**Requirement**
The result should be a full, exact repeat of the entries, free of pictures.

[Dataset entries]

★ ★ ★ ★ ★ ★ ★

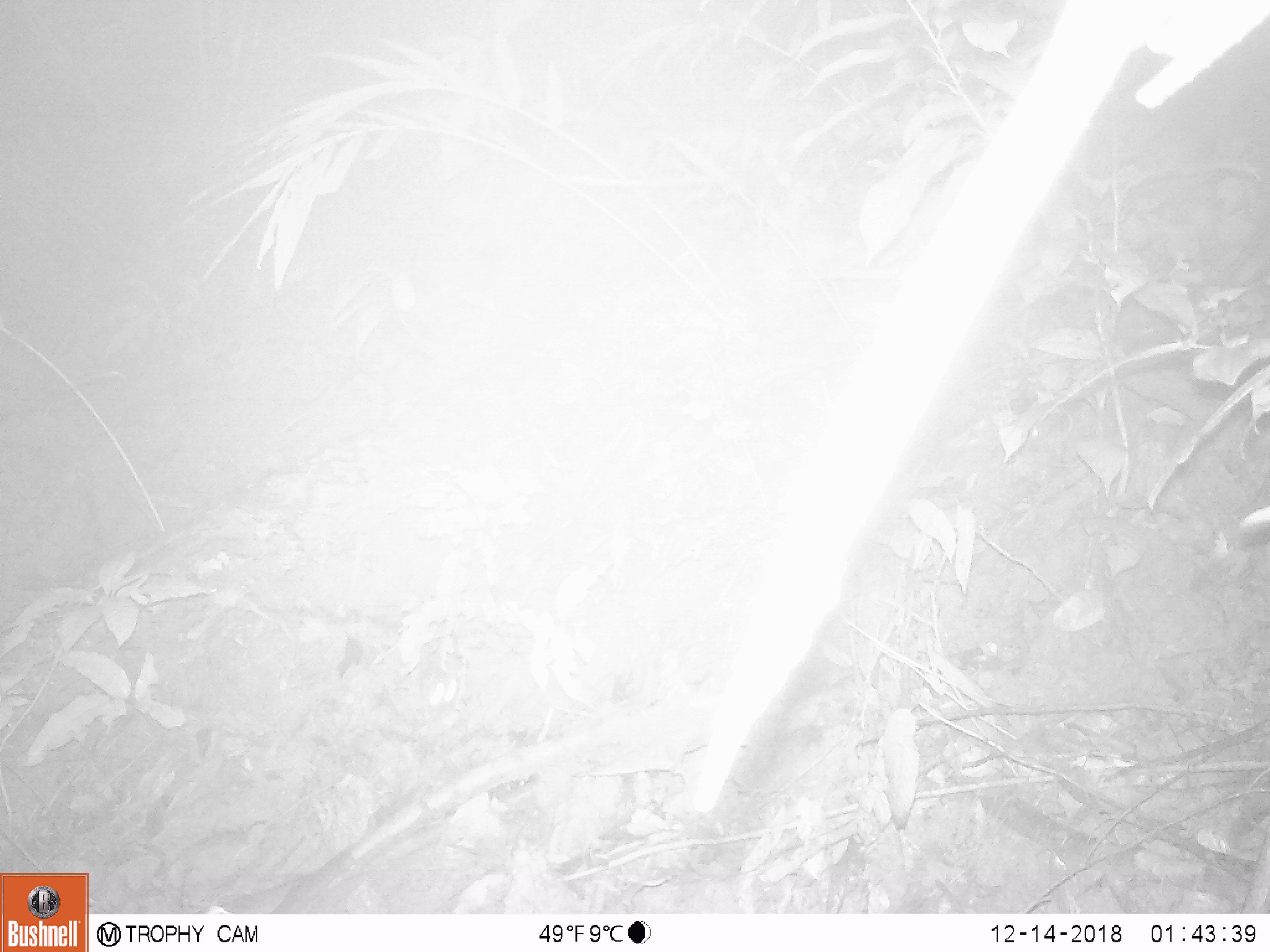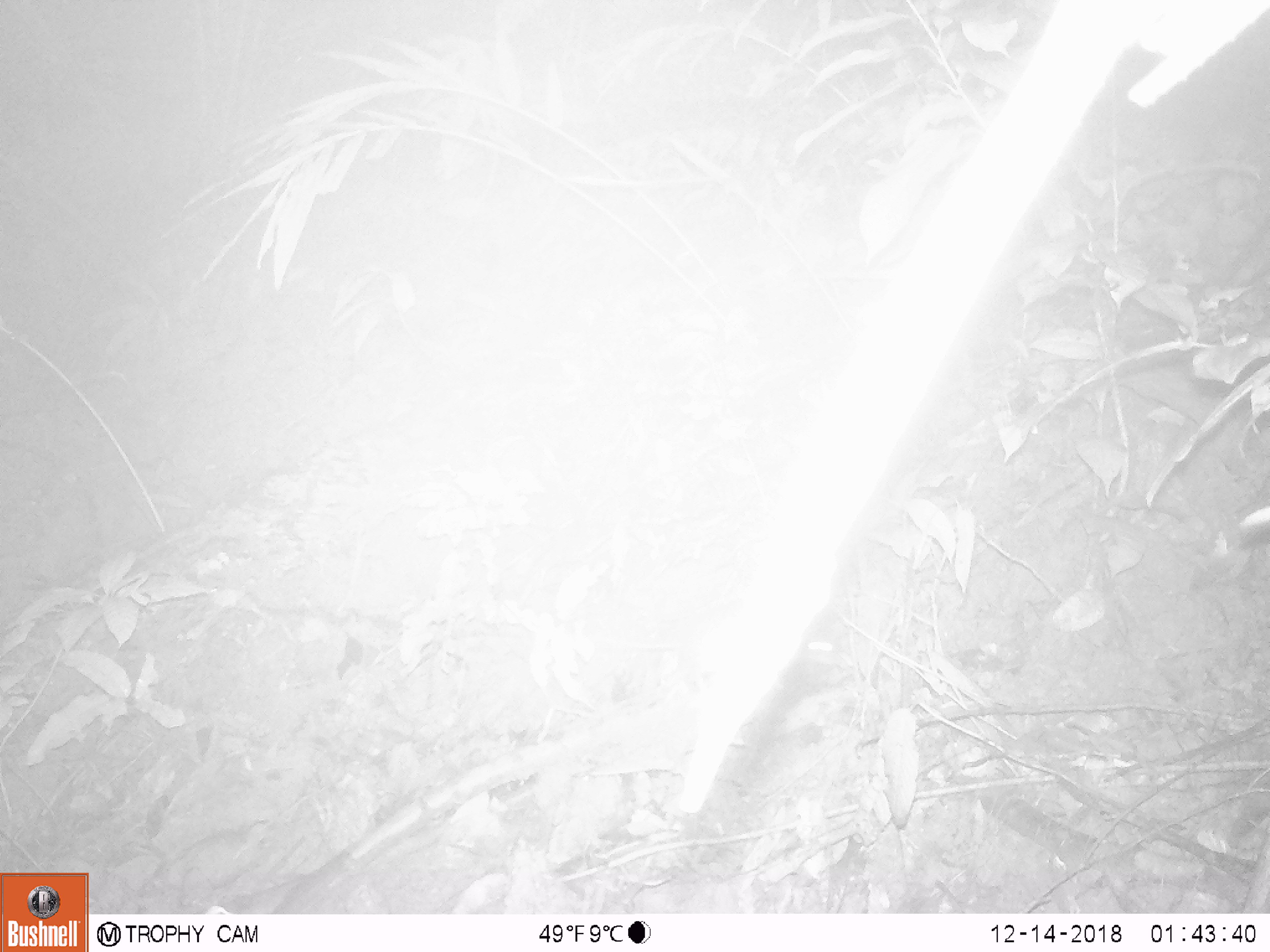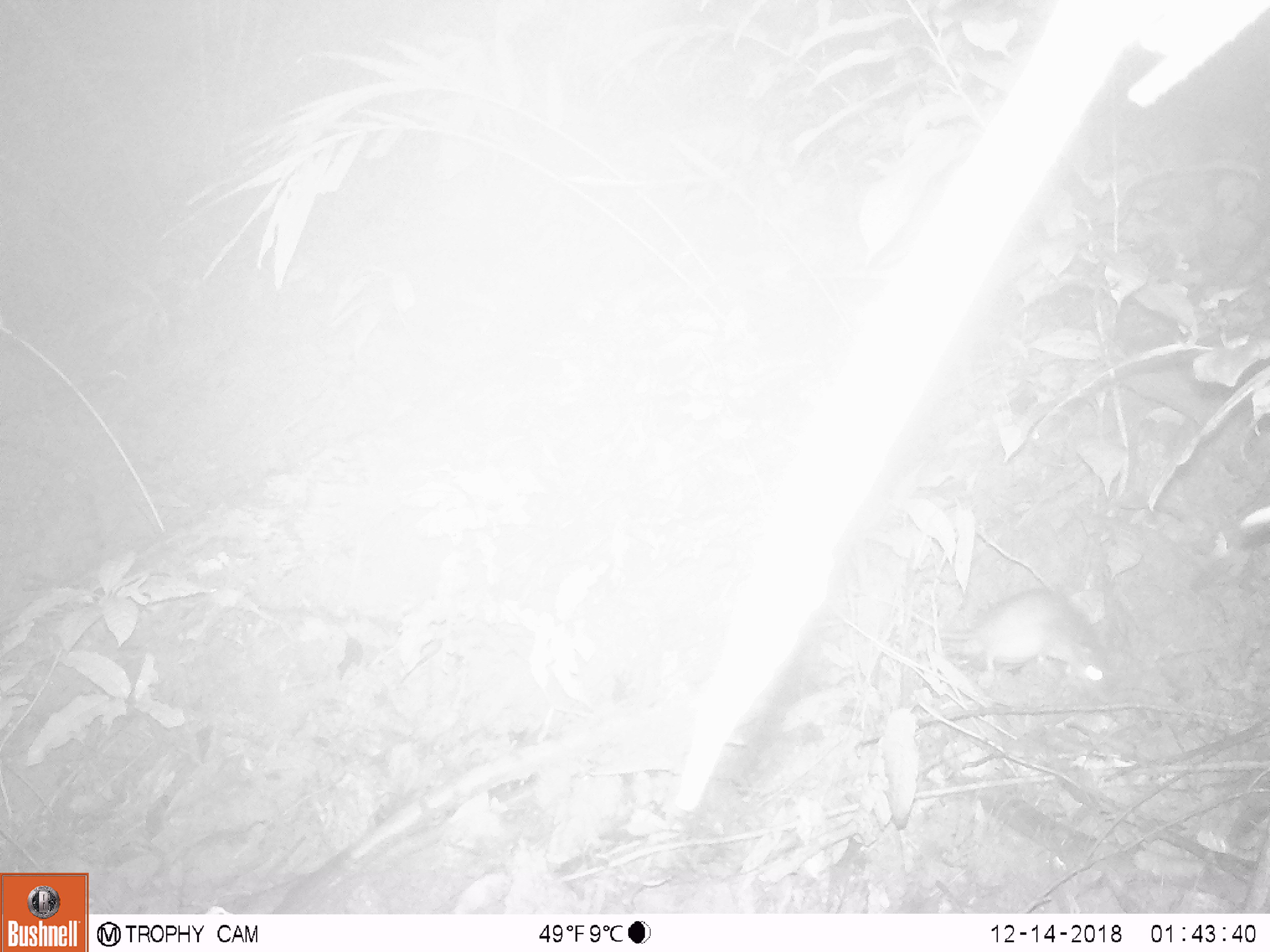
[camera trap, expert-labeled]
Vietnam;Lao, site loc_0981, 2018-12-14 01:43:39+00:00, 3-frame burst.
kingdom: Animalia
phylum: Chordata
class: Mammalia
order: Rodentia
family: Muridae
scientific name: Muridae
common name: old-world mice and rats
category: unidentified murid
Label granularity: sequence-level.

★ ★ ★ ★ ★ ★ ★

**Solution**
[camera trap, expert-labeled]
Vietnam;Lao, site loc_0981, 2018-12-14 01:43:39+00:00, 3-frame burst.
kingdom: Animalia
phylum: Chordata
class: Mammalia
order: Rodentia
family: Muridae
scientific name: Muridae
common name: old-world mice and rats
category: unidentified murid
Label granularity: sequence-level.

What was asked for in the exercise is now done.